[[ Supplied data, beginning ]]

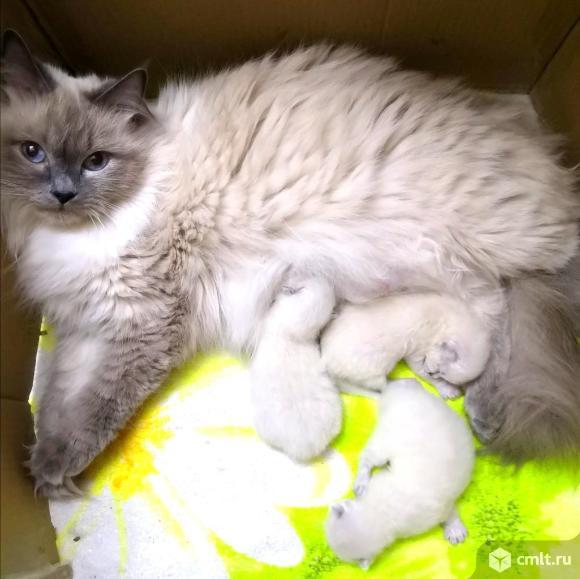 Невские маскарадные котята. Фото 8.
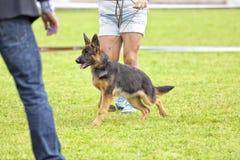 Concorso canino fotografia stock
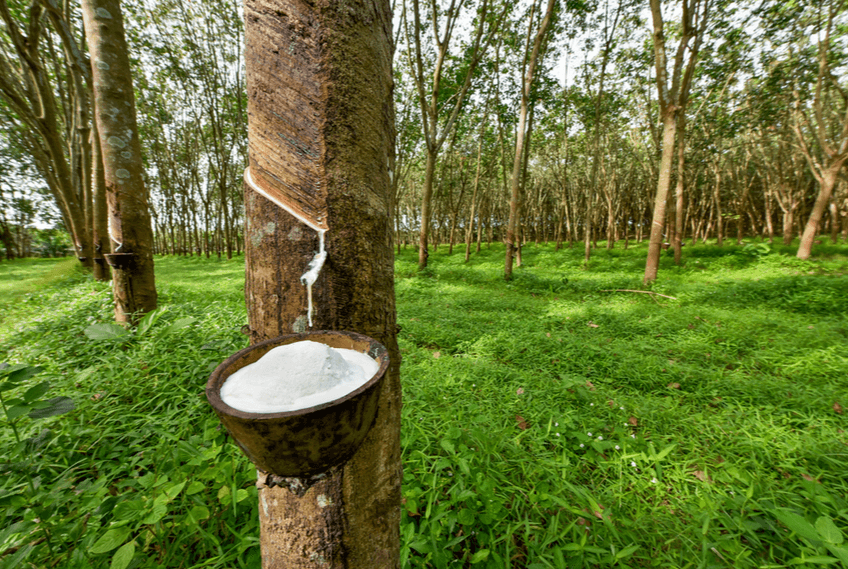 latex being poured from rubber tree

[[ Supplied data, end ]]

[Assigned task] Print the whole listing exactly, please, and keep any images out of it.

[Solved exercise]
 Невские маскарадные котята. Фото 8.
 Concorso canino fotografia stock
 latex being poured from rubber tree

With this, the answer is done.